悪魔がウチにおりまして・452
ウチには悪魔がいる。
不貞腐れている悪魔が。
「ニンゲン、定期的に起こることなのですが」
さっきまで露骨に不機嫌オーラを出していた悪魔が意を決したように私の前に立ちはだかる。
「なに?」
「ボクの扱いが雑だと思うのです。この前、ちょっとしたジョークにも関わらず吊るすなど、基本的悪魔権の侵害です」
出た、悪魔権。
「それに関しては私も参戦しましょう」
いきなりクローゼットから出てきた羊。
「最近出番が雑です。残り物処理のように扱われている気がするのです!」
それはアンタが新婚で絶妙なタイミングでしか来ないせいでしょう。
「私も参戦して良いです?」
「辰田さーん!」
「ミミさん、それは煽りなんで。ちなみに私はニンゲンさんの味方をしましょう」
牛の言葉にアゴを落としてしまう2匹。
「辰田さん!裏切るのですか!」
「それは煽りと受け取ります。
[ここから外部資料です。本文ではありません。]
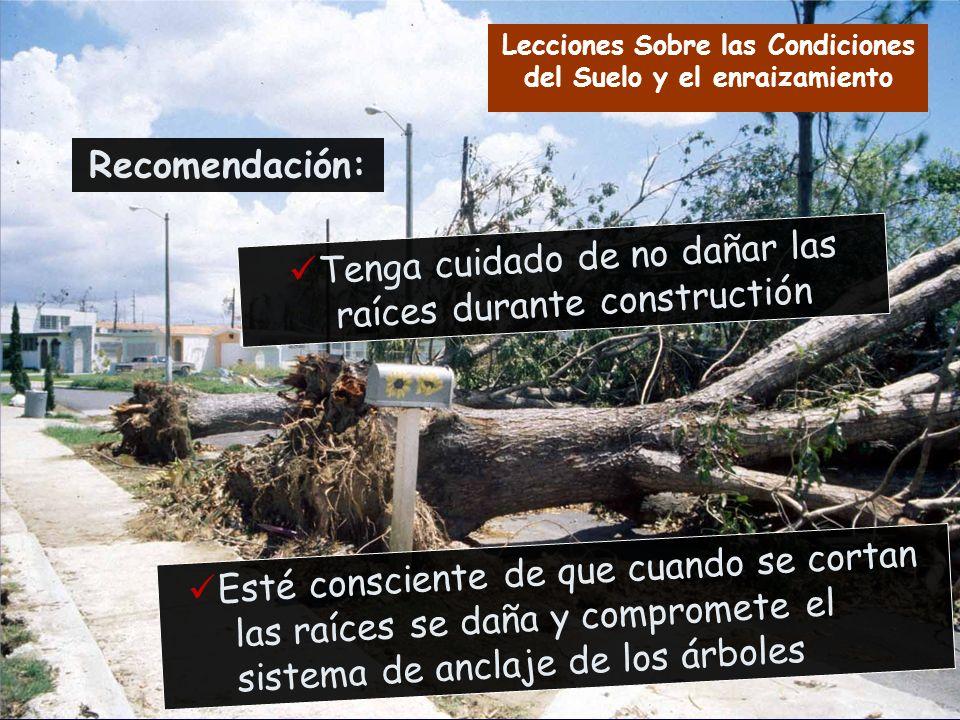 Tenga cuidado de no dañar las raíces durante constructión Esté consciente de que cuando se cortan las raíces se daña y compromete el sistema de anclaj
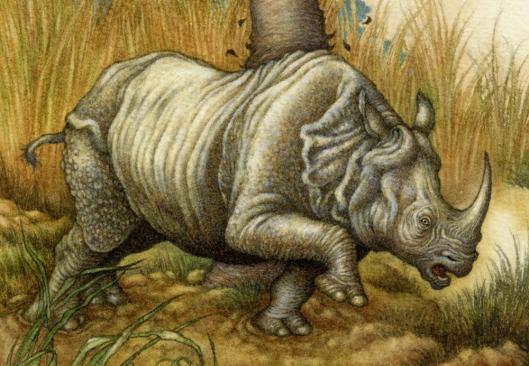 Rhinoceros2DetailPng-1000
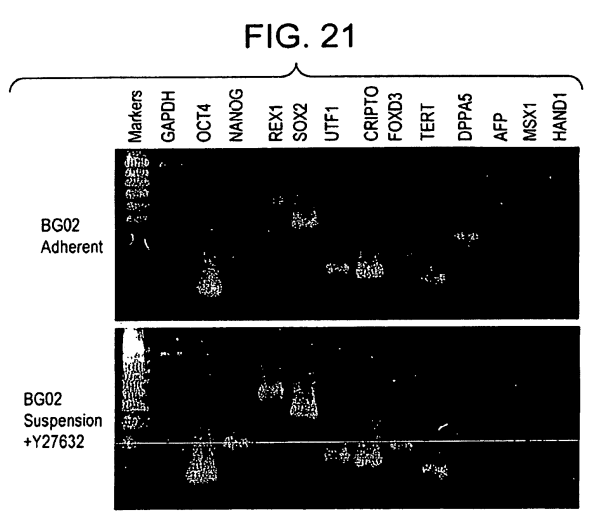 Patent Us8008075 - Stem Cell Aggregate Suspension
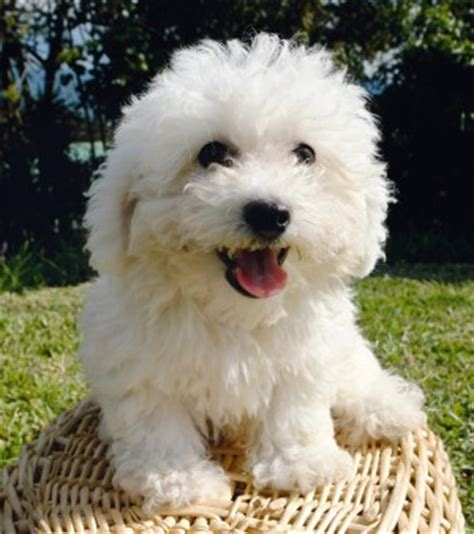 yorkie bichon poodle mix poodle mixes get to these designer breeds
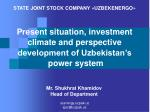 Present situation, investment climate and perspective development of Uzbekistan's  power system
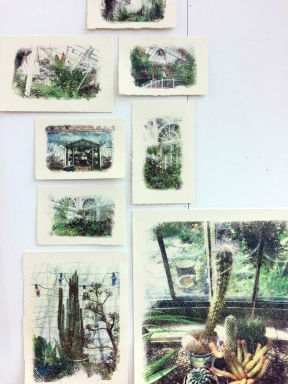 Cellulose Prints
やー、ニンゲンさんの味方しておいた方が面白そうなので」
それが理由なのはムカつくけど、この口八丁が味方なら文句は無いでしょう。
「牛さん!そんなこと言うと担当を……」
「ミミさん、それをやるなら隠しているココアは回収です」
牛、青筋立てて悪魔を制止。
待て、まだココア隠してるのか!?
「で、基本的悪魔権ってなに?」
人権っぽいことなんだろうけど。
「基本的悪魔権……それは『悪魔に自由を』を掲げて勝ち取った権利……具体的にはチェス5本勝負で神族から勝ち取った権利なんです」
……割と平和だった。
「ちなみに私も参戦して私以外皆勝ちました」
羊、こんなところでも戦犯である。
「要するに、自由がないって言いたいわけ?」
『そうです!』
ハモるなし。
「そこ、アレなんですけど。ここ相当自由じゃないです?だって普通私たちこっちにきて変化しなくていいんですよ?」
牛がぽつりとつぶやくと、2匹の悪魔族は手を打つ。
「え?こいつら変化するのって人前出る時ちゃんと……」
「……あの、ニンゲンさん?あなたはニンゲンじゃなければ何者です?」
牛の呆れ声がすべての結論でした。
ウチには悪魔がいる。
「あの、ココア没収だけは勘弁してください……」
「私にも飲ませてくださいね、30枚チケットで妥協しましょう」
そうか、牛も悪魔だったか。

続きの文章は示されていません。